GCCA South African Cold Chain Conference

WMS for automated facilities

Shermandra Singh, Commercial Director of Dovetail gave a brief overview of the deep-frozen goods market that is growing, product variances are increasing and ordered and delivered in smaller numbers with the added importance of traceability from ‘farm to fork’.

WMS automation options included voice picking, AMRs mobile racking & conveyers. Automation reduces labour expenses and limits staff exposure to harsh working environments, increases throughput and productivity and manage complexity with the warehouse.

Most impressive were the two examples of integrated logistics software with automation. Your WMS should create real time visibility with the capability to consolidate accurate data from various sources.

GCCA 2022 Africa Future Leader Award finals

The Global Cold Chain Alliance (GCCA) announced, Larna Jodamus, compliance manager of CCS Logistics as the 2022 Africa Future Leader Award recipient during the conference.
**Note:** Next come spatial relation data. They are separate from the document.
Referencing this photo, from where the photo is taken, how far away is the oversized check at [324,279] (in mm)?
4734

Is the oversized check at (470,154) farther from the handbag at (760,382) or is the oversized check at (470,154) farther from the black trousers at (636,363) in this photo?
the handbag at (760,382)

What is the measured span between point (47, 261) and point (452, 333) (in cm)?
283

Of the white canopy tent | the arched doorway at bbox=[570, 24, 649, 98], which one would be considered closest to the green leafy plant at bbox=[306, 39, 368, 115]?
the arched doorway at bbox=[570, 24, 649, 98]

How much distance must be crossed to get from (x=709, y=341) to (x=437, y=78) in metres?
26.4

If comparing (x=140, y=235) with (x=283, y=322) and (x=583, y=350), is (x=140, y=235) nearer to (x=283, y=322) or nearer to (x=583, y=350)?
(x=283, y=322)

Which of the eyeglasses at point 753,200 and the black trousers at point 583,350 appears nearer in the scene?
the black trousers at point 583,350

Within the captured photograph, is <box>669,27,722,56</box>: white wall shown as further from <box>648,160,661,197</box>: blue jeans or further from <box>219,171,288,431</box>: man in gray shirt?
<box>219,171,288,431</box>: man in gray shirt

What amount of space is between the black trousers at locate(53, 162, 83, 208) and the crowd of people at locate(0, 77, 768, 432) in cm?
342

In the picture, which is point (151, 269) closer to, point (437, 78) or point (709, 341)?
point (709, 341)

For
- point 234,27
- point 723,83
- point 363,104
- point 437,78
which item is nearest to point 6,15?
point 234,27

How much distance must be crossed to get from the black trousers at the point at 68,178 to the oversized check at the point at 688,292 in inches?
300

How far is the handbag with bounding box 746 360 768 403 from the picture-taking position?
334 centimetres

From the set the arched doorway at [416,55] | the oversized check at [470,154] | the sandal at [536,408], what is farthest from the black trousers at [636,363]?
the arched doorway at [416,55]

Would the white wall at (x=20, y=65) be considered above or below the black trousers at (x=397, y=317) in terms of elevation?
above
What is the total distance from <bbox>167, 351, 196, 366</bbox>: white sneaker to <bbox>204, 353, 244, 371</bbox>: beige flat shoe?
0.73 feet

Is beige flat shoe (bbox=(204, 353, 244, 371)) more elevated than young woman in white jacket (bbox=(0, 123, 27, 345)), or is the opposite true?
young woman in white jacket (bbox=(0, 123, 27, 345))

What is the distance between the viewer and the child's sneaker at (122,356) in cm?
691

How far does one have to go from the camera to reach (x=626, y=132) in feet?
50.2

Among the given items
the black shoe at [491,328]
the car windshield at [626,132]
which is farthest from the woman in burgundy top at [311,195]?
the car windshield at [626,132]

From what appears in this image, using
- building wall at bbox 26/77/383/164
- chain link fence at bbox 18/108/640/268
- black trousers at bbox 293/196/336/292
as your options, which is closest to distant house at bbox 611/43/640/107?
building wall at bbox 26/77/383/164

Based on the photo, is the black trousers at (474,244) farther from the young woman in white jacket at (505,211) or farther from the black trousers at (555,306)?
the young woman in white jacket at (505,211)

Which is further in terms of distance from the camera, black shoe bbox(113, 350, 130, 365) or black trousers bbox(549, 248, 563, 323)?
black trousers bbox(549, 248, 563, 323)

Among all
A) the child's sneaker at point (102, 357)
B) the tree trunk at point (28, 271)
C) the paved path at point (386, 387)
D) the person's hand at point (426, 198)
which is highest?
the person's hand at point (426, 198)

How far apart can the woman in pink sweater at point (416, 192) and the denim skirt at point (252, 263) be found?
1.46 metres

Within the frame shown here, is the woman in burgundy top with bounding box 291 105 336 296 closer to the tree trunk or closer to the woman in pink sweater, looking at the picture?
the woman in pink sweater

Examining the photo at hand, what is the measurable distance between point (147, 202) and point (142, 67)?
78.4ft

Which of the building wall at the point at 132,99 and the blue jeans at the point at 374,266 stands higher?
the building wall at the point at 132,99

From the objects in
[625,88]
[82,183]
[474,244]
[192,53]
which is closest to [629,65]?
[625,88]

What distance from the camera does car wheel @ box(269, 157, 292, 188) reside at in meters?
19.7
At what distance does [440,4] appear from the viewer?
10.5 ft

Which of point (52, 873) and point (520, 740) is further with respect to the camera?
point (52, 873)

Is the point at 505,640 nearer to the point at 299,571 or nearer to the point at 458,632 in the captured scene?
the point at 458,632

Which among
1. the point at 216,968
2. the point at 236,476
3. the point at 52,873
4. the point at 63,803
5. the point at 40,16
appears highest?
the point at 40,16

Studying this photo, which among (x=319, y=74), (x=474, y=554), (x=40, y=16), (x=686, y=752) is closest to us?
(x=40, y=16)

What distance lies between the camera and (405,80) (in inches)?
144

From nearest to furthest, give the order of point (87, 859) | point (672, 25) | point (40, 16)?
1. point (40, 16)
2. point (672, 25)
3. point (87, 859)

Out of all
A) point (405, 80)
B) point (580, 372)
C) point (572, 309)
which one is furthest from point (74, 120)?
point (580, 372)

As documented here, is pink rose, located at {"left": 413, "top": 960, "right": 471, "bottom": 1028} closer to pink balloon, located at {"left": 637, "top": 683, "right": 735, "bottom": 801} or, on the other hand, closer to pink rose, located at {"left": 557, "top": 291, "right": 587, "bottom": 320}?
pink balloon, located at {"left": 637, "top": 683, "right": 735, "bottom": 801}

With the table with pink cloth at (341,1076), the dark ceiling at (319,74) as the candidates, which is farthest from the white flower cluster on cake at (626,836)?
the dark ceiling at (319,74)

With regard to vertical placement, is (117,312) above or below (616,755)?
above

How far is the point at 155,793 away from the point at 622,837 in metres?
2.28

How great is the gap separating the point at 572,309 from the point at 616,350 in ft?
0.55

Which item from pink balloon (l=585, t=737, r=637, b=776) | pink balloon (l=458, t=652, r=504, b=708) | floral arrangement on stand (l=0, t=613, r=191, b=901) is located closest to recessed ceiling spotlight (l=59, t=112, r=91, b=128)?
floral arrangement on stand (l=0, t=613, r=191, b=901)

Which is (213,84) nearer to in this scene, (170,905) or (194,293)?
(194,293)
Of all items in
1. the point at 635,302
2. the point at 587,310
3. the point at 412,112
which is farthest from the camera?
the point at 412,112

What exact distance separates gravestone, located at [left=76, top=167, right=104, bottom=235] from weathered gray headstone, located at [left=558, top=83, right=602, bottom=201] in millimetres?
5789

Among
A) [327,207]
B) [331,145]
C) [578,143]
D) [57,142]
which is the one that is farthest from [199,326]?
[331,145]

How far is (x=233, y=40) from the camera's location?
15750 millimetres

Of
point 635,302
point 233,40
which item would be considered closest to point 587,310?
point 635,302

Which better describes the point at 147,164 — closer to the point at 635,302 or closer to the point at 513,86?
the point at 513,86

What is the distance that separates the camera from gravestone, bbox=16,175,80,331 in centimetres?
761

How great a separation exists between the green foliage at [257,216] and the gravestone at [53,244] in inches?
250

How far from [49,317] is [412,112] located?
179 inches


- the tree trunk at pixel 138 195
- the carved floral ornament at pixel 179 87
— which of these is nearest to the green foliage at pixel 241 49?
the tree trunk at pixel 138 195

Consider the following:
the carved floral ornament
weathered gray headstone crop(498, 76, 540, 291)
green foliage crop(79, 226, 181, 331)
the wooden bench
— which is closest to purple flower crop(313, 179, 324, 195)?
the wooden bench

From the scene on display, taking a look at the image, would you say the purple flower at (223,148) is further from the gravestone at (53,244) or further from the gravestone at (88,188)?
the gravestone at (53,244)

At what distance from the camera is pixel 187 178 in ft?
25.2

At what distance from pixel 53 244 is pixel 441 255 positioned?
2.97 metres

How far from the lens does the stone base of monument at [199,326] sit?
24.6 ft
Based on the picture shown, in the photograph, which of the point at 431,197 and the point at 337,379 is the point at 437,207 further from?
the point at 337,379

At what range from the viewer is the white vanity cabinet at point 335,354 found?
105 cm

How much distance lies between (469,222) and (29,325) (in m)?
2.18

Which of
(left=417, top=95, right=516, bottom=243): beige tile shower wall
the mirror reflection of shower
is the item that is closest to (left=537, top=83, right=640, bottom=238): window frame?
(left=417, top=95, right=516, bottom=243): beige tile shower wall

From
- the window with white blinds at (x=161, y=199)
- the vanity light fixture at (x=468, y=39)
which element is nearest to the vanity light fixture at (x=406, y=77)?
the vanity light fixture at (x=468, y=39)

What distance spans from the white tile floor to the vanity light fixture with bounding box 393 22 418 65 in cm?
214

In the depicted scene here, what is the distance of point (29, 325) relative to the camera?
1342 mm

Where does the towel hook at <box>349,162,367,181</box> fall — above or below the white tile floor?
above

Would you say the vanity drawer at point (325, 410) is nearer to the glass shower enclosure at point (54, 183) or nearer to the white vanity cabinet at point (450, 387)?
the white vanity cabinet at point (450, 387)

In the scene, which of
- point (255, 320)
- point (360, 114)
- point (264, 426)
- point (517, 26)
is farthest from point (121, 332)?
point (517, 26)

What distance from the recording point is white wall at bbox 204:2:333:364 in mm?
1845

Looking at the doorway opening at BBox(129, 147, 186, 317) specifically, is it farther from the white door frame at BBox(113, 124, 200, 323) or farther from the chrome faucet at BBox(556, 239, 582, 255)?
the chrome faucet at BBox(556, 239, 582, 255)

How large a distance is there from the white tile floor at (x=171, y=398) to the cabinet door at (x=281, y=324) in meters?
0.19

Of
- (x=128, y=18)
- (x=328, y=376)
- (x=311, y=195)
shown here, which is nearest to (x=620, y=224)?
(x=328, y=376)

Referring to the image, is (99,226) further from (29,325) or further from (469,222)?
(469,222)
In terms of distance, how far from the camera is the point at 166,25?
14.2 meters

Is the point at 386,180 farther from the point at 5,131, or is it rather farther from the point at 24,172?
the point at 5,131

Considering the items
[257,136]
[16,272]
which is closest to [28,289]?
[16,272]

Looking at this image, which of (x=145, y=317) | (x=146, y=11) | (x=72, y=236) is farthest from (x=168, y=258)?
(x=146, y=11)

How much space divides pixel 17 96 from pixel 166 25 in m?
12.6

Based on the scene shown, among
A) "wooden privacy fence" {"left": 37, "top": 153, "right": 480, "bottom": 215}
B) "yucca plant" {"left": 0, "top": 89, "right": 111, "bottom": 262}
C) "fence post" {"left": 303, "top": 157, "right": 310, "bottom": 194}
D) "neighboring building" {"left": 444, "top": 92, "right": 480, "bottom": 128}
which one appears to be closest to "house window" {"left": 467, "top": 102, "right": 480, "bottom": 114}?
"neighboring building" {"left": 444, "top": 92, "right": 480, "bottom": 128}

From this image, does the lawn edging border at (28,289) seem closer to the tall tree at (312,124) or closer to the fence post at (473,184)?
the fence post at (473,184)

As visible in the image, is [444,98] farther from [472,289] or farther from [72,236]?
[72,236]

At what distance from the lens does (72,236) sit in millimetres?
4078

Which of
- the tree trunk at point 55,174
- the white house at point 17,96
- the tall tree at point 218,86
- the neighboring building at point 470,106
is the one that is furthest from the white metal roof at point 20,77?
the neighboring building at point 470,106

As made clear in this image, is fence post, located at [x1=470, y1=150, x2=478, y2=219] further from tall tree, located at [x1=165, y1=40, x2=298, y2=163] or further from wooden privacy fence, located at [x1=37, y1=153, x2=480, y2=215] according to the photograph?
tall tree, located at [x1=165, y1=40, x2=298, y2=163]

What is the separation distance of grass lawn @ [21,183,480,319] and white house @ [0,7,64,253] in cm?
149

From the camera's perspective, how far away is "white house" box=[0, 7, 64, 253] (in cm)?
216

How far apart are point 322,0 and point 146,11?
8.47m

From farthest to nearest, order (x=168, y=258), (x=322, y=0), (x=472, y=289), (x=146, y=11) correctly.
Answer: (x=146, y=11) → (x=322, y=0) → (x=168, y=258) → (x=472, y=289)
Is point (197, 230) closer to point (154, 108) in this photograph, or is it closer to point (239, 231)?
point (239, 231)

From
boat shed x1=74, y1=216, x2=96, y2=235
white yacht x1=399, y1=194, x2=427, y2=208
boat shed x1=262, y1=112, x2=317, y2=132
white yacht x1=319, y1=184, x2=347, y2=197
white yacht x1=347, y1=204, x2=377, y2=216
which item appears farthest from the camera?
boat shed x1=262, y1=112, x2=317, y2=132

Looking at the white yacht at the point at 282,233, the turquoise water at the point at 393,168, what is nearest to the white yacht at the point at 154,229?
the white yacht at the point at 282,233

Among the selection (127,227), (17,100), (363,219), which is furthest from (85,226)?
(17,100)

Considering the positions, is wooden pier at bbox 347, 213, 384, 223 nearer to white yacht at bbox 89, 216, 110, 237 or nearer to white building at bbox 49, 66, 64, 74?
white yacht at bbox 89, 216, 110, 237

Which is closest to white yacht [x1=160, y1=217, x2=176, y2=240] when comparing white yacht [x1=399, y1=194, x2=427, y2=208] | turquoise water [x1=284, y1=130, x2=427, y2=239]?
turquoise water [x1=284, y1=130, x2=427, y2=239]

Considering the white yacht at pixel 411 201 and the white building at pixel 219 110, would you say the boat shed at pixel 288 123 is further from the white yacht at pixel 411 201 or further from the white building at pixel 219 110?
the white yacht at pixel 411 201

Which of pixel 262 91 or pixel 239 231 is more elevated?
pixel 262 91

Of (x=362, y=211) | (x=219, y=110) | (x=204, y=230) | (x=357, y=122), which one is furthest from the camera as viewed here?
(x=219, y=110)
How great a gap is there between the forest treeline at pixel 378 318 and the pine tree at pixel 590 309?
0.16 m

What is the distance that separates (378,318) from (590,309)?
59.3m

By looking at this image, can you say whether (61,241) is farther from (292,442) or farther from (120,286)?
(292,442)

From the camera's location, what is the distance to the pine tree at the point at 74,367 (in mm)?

The panel of industry leaders that judged 2022 Africa Future Leader Award were Ashleigh Jacobs, supply chain intelligence executive of Vector Logistics, Ivan Sutic, financial director of Chilleweni Cold Storage Solutions and Steve Oosthuizen, managing director of Cape Fruit Coolers.

Finalists were judged and evaluated on their knowledge level of the industry, track record of excellence, communication skills, and leadership skills. In addition, each candidate delivered a short presentation during the conference. “A passionate and influential young woman! Larna demonstrated her technical and leadership capabilities. She is a great Africa future leader candidate,” said Ashleigh Jacobs. Larna competed for the award in the finals with Daryl Ellappen, group logistics manager of Etlin International.

GCCA Cold Chain Cup

The GCCA Cold Chain Cup took place on 5 August 2022 at the Milnerton Golf Club. Some played well, others just had fun. GCCA announced, Belinda Viljoen representing Concord Cranes as the GCCA Cold Chain Cup winner. Congratulations to Belinda and Concord Cranes for taking the Cold Chain Cup.

Thank you to everyone that attended, participated, and supported the GCCA South African Cold Chain Conference!